>>>>

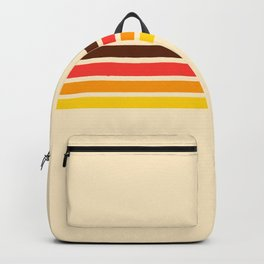 African Retro Stripes Backpack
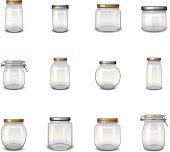 Jar Icons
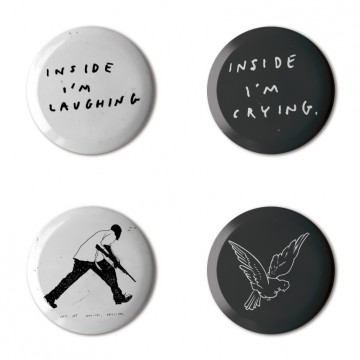 Gift Box: 4 button badges (Insider)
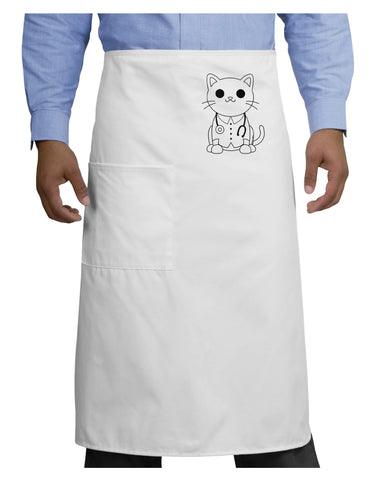 Cat Doctor Coloring Book Style Adult Bistro Apron - White - One-Size T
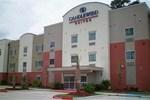 Отель Candlewood Suites Denham Springs
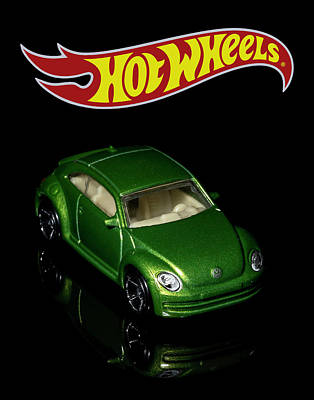Photograph - Hot Wheels 2012 Volkswagen Beetle by James Sage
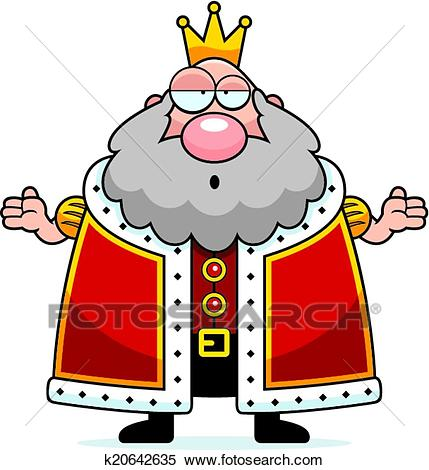 Clipart dessin animu0026233 roi confondu k20642635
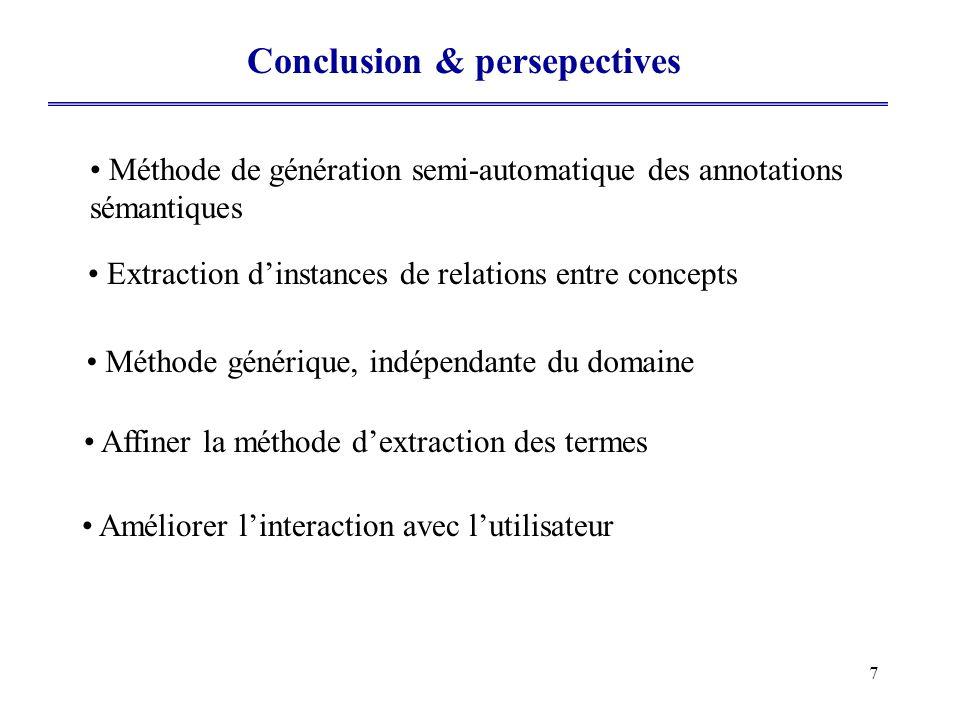 7 Conclusion & persepectives Méthode de génération semi-automatique des annotations sémantiques Extraction dinstances de relations entre concepts Méth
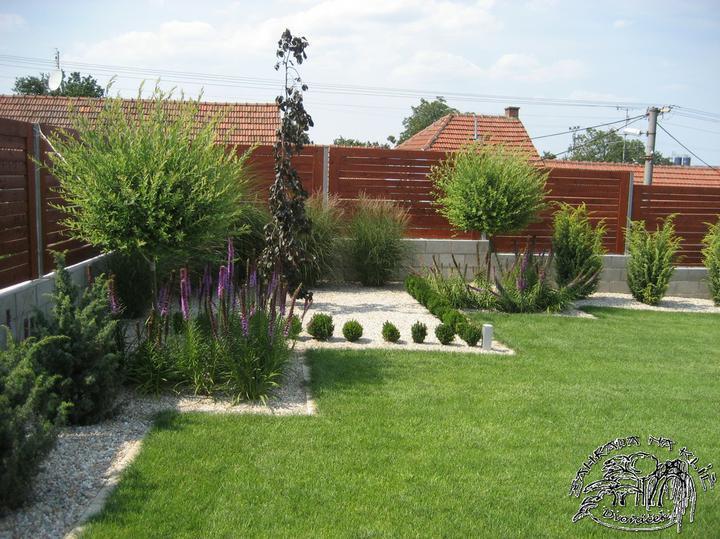 Zahrada - inspirace - Obrázek č. 100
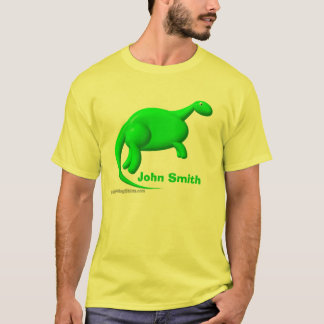 Dinosaur for Personalization T-Shirt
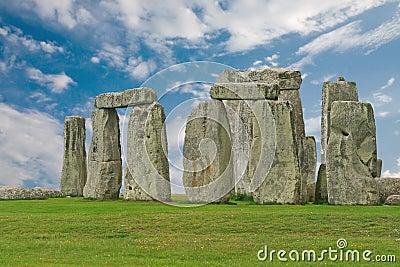 Stonehenge under a blue sky, England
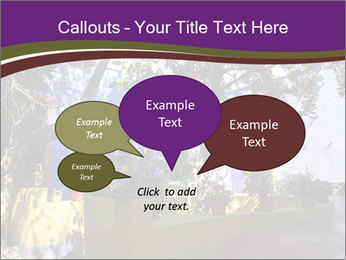 0000084399 PowerPoint Templates - Slide 73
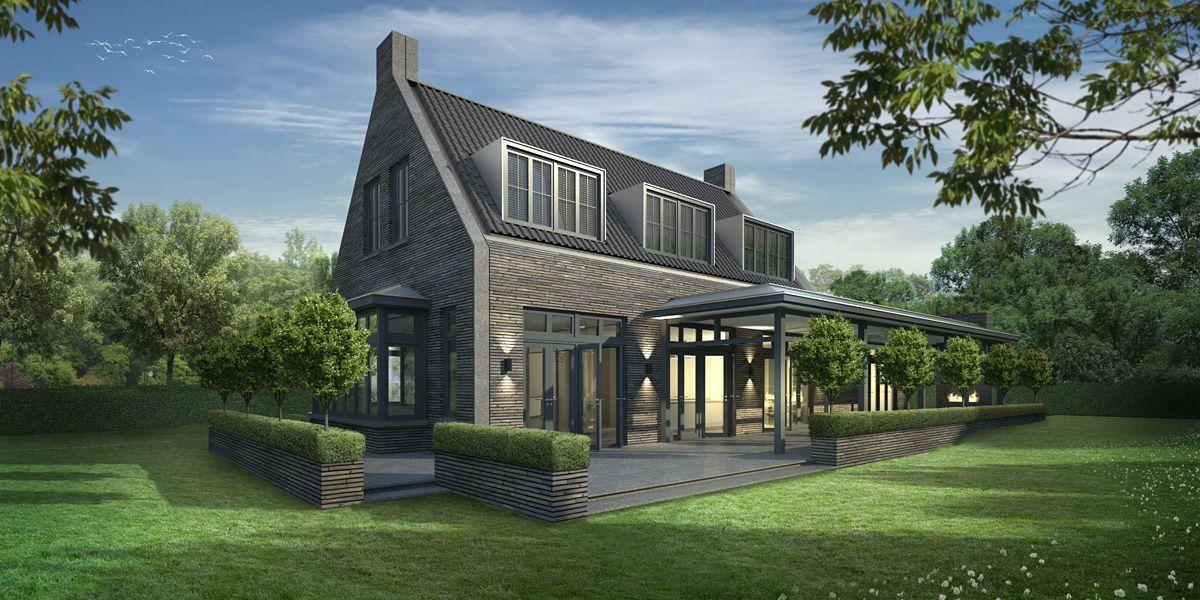 Landelijk eigentijdse hoeve maren kessel in het buitengebied van maren kessel is een woning - Zie in het moderne huis ...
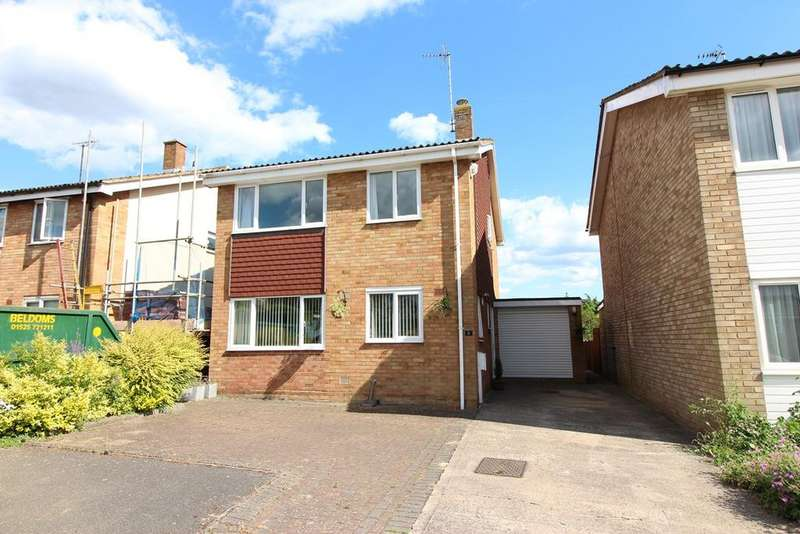 3 Bedrooms Detached House for sale in Dearmans Close, Clophill, MK45
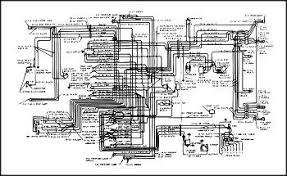 1986 corvette wiring diagram 1986 image wiring diagram 75 corvette hvac wire diagram wiring diagram schematics on 1986 corvette wiring diagram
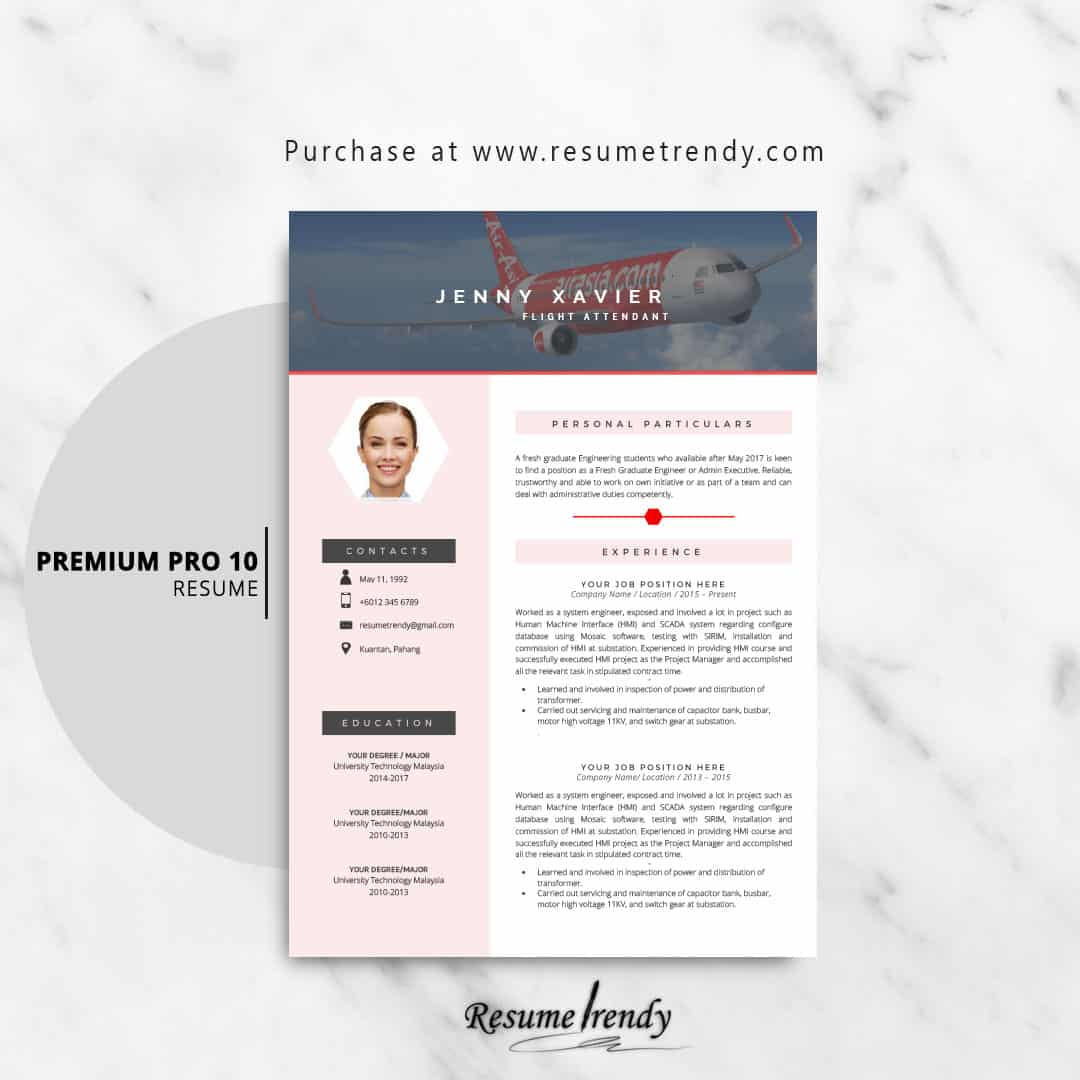 Flight Attendant Resume Templates Resume Trendy
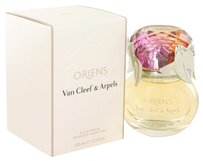 Van Cleef & Arpels ORIENS by VAN CLEEF & ARPELS ~ Women's Eau de Parfum Spray 3.4 oz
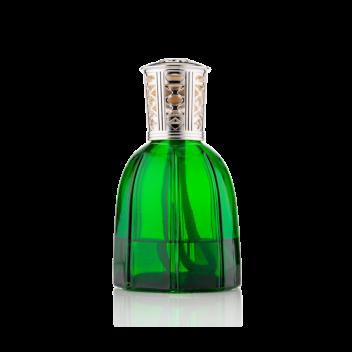 Lamparfum en verre Vert Empoli avec Recharge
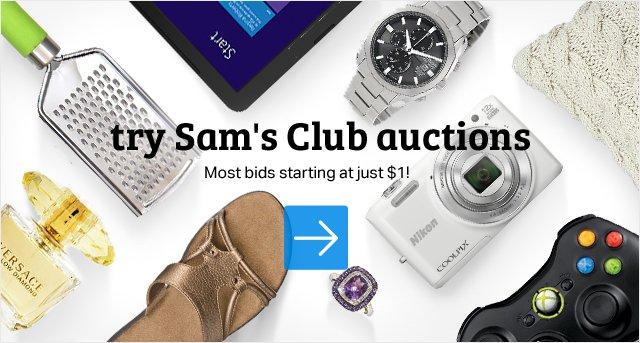 Member's Mark 30oz Tumblers, 2-Pack Sam's Club $19.98 like Yeti or Ozark Trail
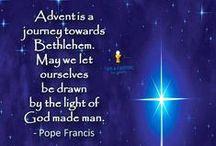 CF Advent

<<<<

Output only the lines above from the one containing "Cat Doctor Coloring" to the one containing "Clipart dessin animu0026233", both included, exactly as written and with no pictures.

 Cat Doctor Coloring Book Style Adult Bistro Apron - White - One-Size T
 Отель Candlewood Suites Denham Springs
Photograph - Hot Wheels 2012 Volkswagen Beetle by James Sage
 Clipart dessin animu0026233 roi confondu k20642635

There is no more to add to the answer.